YOUR OBJECTIVE:
Lines before the one containing "annotated bounding boxes, frame 2" are excluded; retype that line and all remaining lines of the material exactly.

-------- PROVIDED MATERIAL --------

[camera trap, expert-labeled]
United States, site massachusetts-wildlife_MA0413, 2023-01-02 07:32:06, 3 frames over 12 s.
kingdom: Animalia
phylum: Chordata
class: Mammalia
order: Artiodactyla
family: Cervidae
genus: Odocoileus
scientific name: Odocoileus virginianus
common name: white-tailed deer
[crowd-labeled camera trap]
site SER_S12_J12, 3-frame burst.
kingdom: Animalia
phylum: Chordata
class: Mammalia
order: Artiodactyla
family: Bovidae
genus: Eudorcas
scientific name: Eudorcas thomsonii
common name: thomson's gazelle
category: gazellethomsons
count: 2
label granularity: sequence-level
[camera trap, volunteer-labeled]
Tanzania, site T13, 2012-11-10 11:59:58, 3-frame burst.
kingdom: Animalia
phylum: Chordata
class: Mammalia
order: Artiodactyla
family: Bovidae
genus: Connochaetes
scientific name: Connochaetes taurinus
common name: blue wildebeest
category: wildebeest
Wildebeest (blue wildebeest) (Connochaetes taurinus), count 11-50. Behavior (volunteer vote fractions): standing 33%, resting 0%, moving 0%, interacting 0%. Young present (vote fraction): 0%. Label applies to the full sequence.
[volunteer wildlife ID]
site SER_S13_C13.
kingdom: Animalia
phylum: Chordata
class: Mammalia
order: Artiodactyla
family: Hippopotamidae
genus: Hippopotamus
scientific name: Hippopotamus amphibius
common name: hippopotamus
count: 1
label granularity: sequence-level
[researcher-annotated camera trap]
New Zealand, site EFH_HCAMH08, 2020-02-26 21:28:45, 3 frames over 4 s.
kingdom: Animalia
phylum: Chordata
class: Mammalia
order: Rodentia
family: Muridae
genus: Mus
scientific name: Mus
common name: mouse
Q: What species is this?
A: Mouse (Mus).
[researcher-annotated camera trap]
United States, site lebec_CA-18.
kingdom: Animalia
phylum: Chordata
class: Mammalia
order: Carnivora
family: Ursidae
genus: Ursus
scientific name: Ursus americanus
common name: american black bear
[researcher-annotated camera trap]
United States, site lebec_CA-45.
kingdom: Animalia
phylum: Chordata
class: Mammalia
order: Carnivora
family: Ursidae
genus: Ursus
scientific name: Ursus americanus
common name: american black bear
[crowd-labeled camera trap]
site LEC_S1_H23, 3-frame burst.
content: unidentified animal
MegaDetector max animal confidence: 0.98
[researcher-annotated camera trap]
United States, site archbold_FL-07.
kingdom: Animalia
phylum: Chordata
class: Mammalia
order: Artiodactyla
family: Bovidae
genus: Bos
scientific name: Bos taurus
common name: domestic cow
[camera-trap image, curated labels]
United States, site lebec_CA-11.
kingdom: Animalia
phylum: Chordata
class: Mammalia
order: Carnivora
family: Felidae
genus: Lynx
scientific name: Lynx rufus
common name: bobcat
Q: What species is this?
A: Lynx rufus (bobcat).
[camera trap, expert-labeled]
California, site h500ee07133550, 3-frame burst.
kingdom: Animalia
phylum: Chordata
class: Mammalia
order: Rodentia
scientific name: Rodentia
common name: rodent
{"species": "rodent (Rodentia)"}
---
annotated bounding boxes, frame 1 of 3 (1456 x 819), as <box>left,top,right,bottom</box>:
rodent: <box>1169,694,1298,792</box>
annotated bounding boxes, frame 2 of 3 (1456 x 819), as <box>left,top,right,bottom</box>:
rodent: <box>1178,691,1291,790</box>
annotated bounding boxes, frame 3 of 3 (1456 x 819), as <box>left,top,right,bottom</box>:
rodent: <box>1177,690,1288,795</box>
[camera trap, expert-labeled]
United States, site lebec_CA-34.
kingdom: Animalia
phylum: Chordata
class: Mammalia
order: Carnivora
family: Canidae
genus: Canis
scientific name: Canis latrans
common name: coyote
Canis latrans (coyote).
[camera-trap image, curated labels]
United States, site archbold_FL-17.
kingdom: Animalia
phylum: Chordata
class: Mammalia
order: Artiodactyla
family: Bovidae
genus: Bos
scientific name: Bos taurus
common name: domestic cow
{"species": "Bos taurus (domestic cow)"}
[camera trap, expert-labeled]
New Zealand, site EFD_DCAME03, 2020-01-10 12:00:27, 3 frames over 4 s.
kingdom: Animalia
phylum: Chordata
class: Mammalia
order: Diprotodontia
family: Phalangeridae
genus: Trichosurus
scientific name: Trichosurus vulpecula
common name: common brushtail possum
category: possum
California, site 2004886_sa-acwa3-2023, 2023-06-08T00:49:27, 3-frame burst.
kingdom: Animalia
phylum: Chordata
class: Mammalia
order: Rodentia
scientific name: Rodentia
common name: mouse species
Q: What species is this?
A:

--------

THE COMPLETED TASK:
annotated bounding boxes, frame 2 of 3 (1456 x 819), as <box>left,top,right,bottom</box>:
rodent: <box>1178,691,1291,790</box>
annotated bounding boxes, frame 3 of 3 (1456 x 819), as <box>left,top,right,bottom</box>:
rodent: <box>1177,690,1288,795</box>
[camera trap, expert-labeled]
United States, site lebec_CA-34.
kingdom: Animalia
phylum: Chordata
class: Mammalia
order: Carnivora
family: Canidae
genus: Canis
scientific name: Canis latrans
common name: coyote
Canis latrans (coyote).
[camera-trap image, curated labels]
United States, site archbold_FL-17.
kingdom: Animalia
phylum: Chordata
class: Mammalia
order: Artiodactyla
family: Bovidae
genus: Bos
scientific name: Bos taurus
common name: domestic cow
{"species": "Bos taurus (domestic cow)"}
[camera trap, expert-labeled]
New Zealand, site EFD_DCAME03, 2020-01-10 12:00:27, 3 frames over 4 s.
kingdom: Animalia
phylum: Chordata
class: Mammalia
order: Diprotodontia
family: Phalangeridae
genus: Trichosurus
scientific name: Trichosurus vulpecula
common name: common brushtail possum
category: possum
California, site 2004886_sa-acwa3-2023, 2023-06-08T00:49:27, 3-frame burst.
kingdom: Animalia
phylum: Chordata
class: Mammalia
order: Rodentia
scientific name: Rodentia
common name: mouse species
Q: What species is this?
A:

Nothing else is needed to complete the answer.